[Qemu-devel] Re: [PATCH] qemu/virtio: move features to an inline function

Michael S. Tsirkin mst at redhat.com
Tue Aug 11 06:43:32 PDT 2009


On Tue, Aug 11, 2009 at 08:15:23AM -0500, Anthony Liguori wrote:
> Michael S. Tsirkin wrote:
>> On Mon, Aug 10, 2009 at 05:35:13PM -0500, Anthony Liguori wrote:
>>   
>>> What I'm saying is that virtio-blk-pci, which is the qdev 
>>> instantiation  of virtio-pci + virtio-blk, should be able to have a 
>>> set of qdev  properties that is composed of a combination of at least 
>>> two sets of  properties: virtio-blk's qdev properties and 
>>> virtio-pci's qdev properties.
>>>     
>>
>> Yea. But indirect ring entries is not virtio-pci property.
>
> It's a ring feature and the ring implementation is currently in the  
> generic virtio code.  Ring features really have no home today so  
> virtio-pci seems logical.

Why is this logical? Let's put the feature in generic virtio code,
where ring itself it. That's what my patch does.

>>   And ev
>> with virtio-pci properies, such as MSI, specific device should
>> have control over number of vectors.
>>   
>
> Devices, or instantiation of the devices?  The later is what I'm suggesting.
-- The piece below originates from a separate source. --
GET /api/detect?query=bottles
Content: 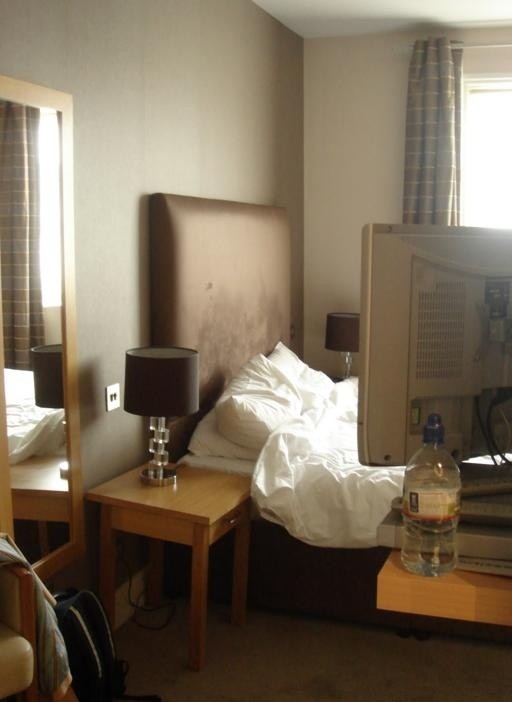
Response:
[403,415,463,578]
The former would be my guess. Hard to see why different instances
of blk would behave much differently.

> Let's say we supported virtio-vbus along with virtio-pci.  What does  
> virtio_blk_get_features() do to mask out sg_indirect?  For all  
> virtio-blk knows, it could be on top of virtio-vbus.
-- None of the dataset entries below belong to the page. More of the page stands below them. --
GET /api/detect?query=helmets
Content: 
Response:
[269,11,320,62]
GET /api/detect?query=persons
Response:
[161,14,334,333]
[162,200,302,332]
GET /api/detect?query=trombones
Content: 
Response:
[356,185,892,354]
So? VIRTIO_RING_F_INDIRECT_DESC applies to all transports.
Just clear this bit.

>> Me as a user? We can't expect the user to tweak such low level stuff for
>> each device.  So devices such as block should have a say in which ring
>> format options are used, in a way optimal for the specific usage.  My
>> example is that virtio net has merged buffers so indirect ring is
>> probably just useless.  And again, pci seems to have nothing to do with
>> it, so why drag it in?
>>   
>
> If you want to tweak such thing, why not use default property values for  
> virtio-blk-pci's definition in virtio-pci.c?  That keeps it out of  
> virtio-blk.c.

Me as a user? I don't want to know what it is, much less tweak it.
Me as a developer? Using different ring formats depending on
transport is possible, but creates extra testing/benchmarking burden,
reduces coverage.

>>> separate qdev device than virtio-net-pci.  It can have an identical   
>>> guest interface but within qemu, it should be a separate device.  
>>> This  is how we handle the in-kernel PIT and it's how we should 
>>> handle the  in-kernel APIC.
>>>     
>>
>> Ugh. What advantages does this have?
>
> It keeps a clean separate of the two devices.  It actually ends up  
> making things a lot easier to understand because it's clear what  
> portions of code are not being used for the in-kernel device models.

Ah, I see what you mean now.  That separation is a wish I can't grant,
sorry.  See below.

>>   This would break things like
>> migrating between userspace and kernel virtio (something that I
>> support).
>
> The PIT uses a common state structure and common code for save/restore.   
> This makes migration compatible.

Isn't device name put in the machine config, which presumably is
send along as well?

>>   IMO, this should work like MSI, detect capability and just
>> have virtio go faster, with a disable flag for troubleshooting purposes.
>>
>> Can migration between in-kernel and userspace PIT work?
>> If yes we would be better off changing that, as well.
>>   
>
> Take a look at i8524{,-kvm.c} in qemu-kvm and how it's instantiated in  
> pc.c.  It ends up being really straight forward.
>
>> Separate devices should be for things that have guest-visible
>> differences. Don't try to encode random information into the device
>> name.
>>   
>
> In this case, it's two separate implementations of the same device.  I  
> think it makes sense for them to be separate devices.
>
> Regards,
>
> Anthony Liguori

Hmm, I see what you mean. But kernel virtio is harder. Unlike
PIT/APIC, it is not a separate codepath.  It still needs
all of userspace virtio to support live migration and non-MSI guests.
Really, it's the same device that switches between kernel and userspace
modes on the fly.

This will become clearer from code when I implement migration for vhost,
but basically you switch to userspace when you start migration, and
back to kernel if migration fails. You also switch to kernel when MSI
is enabled and back to userspace when it is disabled.